### Do this
Lay out the listing from the line containing "Is pixel 63" through the end of the listing as a JSON list of strings, one string per line, leaving out blank lines.

[Records from a data source]
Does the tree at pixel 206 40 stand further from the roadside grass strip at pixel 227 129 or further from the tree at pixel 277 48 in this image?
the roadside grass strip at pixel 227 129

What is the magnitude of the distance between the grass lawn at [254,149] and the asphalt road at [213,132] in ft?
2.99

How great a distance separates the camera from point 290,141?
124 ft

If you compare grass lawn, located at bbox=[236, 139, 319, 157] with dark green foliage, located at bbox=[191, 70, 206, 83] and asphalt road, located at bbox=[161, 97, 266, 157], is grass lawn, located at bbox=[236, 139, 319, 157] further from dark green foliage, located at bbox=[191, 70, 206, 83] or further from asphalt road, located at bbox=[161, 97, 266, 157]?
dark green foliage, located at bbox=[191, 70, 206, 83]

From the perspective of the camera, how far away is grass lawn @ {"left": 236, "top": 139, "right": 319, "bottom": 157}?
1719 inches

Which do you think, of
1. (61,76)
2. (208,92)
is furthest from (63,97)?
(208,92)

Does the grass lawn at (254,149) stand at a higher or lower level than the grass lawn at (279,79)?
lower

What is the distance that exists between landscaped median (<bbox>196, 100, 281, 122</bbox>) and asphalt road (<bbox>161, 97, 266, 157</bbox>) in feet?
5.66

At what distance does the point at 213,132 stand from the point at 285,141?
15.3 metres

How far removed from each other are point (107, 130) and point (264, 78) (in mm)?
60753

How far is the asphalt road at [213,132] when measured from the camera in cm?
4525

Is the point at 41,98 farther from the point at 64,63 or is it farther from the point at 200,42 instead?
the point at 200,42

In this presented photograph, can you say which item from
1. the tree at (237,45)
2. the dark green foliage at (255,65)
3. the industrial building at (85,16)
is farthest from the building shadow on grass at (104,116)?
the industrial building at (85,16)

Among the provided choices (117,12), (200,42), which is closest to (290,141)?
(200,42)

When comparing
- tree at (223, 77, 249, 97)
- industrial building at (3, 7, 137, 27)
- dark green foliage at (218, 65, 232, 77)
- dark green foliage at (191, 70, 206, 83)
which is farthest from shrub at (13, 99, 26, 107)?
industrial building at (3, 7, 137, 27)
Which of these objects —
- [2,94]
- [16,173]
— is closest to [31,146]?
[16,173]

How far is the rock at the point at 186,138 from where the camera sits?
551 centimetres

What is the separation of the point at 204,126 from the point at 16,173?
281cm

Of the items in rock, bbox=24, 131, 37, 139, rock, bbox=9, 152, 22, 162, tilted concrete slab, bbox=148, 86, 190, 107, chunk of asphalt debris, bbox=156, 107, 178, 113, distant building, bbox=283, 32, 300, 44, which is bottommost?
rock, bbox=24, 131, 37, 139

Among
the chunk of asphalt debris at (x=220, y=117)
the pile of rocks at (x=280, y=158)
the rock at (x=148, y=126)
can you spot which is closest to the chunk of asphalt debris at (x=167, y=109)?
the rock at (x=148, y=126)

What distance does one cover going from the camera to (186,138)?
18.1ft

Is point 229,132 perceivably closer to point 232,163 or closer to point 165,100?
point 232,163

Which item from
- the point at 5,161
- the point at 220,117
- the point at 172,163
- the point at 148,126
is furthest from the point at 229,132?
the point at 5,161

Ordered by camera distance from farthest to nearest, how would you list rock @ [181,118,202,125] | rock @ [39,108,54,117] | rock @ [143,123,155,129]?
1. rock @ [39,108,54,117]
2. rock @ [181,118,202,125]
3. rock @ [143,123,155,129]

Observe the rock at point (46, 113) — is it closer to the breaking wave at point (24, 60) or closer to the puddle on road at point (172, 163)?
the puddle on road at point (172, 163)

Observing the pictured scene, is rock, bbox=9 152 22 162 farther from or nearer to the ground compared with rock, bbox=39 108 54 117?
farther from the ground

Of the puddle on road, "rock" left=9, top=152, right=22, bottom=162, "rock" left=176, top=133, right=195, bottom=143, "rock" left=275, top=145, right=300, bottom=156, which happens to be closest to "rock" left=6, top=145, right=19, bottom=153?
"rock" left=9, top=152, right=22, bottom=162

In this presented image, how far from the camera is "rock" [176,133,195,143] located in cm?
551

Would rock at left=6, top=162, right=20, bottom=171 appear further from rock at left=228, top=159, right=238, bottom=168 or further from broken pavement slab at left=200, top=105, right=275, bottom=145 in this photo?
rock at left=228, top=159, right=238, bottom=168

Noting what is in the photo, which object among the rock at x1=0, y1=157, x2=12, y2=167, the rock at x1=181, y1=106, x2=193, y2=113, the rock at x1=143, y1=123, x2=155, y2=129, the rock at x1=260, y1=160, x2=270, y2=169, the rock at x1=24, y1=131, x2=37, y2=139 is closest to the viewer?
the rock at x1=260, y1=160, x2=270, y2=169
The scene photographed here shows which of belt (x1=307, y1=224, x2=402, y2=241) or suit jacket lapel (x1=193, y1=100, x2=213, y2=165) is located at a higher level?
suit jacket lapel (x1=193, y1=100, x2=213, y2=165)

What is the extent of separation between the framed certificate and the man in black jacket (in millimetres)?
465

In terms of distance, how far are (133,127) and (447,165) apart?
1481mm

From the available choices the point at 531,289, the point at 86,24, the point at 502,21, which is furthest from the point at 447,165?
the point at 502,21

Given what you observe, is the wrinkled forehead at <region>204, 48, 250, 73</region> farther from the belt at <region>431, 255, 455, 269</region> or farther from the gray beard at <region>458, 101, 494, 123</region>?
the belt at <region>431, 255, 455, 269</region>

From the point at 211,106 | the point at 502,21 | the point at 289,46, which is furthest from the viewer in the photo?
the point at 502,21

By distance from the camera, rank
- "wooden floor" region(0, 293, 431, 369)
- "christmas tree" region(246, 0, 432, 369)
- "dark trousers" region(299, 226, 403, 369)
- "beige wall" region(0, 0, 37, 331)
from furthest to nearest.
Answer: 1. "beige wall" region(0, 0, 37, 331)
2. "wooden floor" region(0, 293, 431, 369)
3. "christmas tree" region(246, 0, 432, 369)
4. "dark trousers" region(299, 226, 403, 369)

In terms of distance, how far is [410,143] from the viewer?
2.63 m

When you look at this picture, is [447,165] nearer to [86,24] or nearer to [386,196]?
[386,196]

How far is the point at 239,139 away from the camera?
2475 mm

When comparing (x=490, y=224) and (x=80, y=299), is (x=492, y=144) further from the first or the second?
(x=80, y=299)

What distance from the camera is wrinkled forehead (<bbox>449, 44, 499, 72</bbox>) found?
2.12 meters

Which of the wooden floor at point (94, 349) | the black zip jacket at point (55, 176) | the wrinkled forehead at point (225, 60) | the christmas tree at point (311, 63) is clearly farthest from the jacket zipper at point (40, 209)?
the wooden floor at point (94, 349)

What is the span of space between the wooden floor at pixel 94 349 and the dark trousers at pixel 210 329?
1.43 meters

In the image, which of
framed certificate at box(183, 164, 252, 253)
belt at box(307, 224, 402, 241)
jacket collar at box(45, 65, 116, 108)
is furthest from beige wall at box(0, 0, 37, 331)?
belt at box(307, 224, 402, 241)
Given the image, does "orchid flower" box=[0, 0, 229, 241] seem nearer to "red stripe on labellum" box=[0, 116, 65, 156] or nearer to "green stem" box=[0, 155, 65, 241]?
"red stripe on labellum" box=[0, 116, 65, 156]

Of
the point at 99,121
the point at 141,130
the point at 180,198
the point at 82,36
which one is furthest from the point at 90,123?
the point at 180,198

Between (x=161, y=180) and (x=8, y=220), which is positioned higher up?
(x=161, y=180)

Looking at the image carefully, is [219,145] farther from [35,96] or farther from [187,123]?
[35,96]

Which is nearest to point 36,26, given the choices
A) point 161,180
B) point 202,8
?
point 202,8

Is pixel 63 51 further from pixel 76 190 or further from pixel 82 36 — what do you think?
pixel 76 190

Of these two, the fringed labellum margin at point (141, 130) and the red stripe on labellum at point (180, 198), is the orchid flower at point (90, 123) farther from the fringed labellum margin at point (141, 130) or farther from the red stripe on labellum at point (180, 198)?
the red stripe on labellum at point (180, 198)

### Final result
[
  "Is pixel 63 51 further from pixel 76 190 or further from pixel 82 36 — what do you think?",
  "pixel 76 190",
  "Of these two, the fringed labellum margin at point (141, 130) and the red stripe on labellum at point (180, 198), is the orchid flower at point (90, 123) farther from the fringed labellum margin at point (141, 130) or farther from the red stripe on labellum at point (180, 198)?",
  "the red stripe on labellum at point (180, 198)"
]